Following two enormous oil spills that occurred in Bodo in late 2008, Leigh Day is bringing a claim in the High Court to ensure that members of the Bodo community receive adequate compensation for the damage caused by the oil spills and to ensure that the Bodo area is properly cleaned up and remediated.

Shell has accepted that it was responsible for both of these spills but says that the volume of oil spilt was about 4,000 barrels and that only 36 hectares were impacted.  SPDC’s pipelines running through Bodo are nearly 50 years old and have not been maintained or inspected properly by SPDC. Both spills continued to pour oil out into the environment for weeks even after SPDC had been alerted to the oil spills.

The amount of oil spilt is estimated by the Claimants’ experts to be as large as the spill following the Exxon Valdez disaster in Alaska in 1989.  They state that Bodo spill has caused the largest loss of mangrove habitat by oil pollution in history.  The oil spills resulted in massive contamination of the creek, rivers and waterways in the Bodo area and devastated the local mangroves, fauna, wildlife and fishing stocks.

In 2011, Shell reported global annual earnings of £18bn – more than £2m an hour. Shell’s Chief Executive was paid £10.4m in 2011, some of which was in the form of a bonus awarded on the basis of “operational excellence”.  

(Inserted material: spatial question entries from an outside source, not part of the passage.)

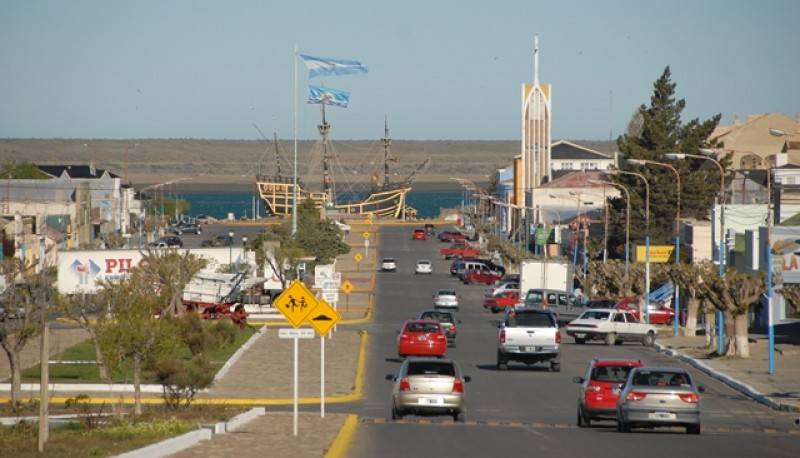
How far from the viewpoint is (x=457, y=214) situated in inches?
7485

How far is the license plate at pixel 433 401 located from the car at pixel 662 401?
436 centimetres

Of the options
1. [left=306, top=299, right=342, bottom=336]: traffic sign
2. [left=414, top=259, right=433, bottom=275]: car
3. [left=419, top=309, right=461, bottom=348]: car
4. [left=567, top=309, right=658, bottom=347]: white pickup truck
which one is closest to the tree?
[left=306, top=299, right=342, bottom=336]: traffic sign

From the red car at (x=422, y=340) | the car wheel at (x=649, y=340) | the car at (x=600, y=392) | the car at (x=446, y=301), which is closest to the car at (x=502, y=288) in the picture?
the car at (x=446, y=301)

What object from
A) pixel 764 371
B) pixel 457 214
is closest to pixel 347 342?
pixel 764 371

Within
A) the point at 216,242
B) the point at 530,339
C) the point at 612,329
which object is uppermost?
the point at 216,242

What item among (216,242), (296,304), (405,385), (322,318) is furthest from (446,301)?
(216,242)

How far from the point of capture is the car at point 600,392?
91.2 ft

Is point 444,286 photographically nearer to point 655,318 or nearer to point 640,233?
point 640,233

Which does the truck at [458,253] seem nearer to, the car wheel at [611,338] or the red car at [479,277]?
the red car at [479,277]

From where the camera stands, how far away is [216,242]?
11538 cm

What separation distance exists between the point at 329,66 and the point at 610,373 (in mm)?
89388

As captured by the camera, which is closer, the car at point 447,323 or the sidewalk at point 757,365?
the sidewalk at point 757,365

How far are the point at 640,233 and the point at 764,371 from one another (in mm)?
50687

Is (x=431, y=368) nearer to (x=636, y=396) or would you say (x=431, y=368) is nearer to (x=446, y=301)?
(x=636, y=396)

By contrast, the Bodo community is a rural coastal settlement, which consists of approximately 50,000 people who live in 35 villages.  The majority of its inhabitants lived as subsistence fishermen and farmers until the two oil spills.  The Bodo community that has been devastated by these oil spills is one of the poorest in the world.  Bodo is an environmentally sensitive area and the way of life of the local people depends on the natural environment.  Community members are no longer able to fish locally to make a living.

Following the disaster, Shell offered the Bodo community bags of rice, beans, sugar and tomatoes as relief.  SPDC has still not offered an acceptable amount of compensation to this impoverished community, whose environment and livelihoods have been destroyed by the two oil spills.

Leigh Day is working to make sure that members of the Bodo community are adequately compensated and that Shell carries out a full and effective clean-up of the impacted areas.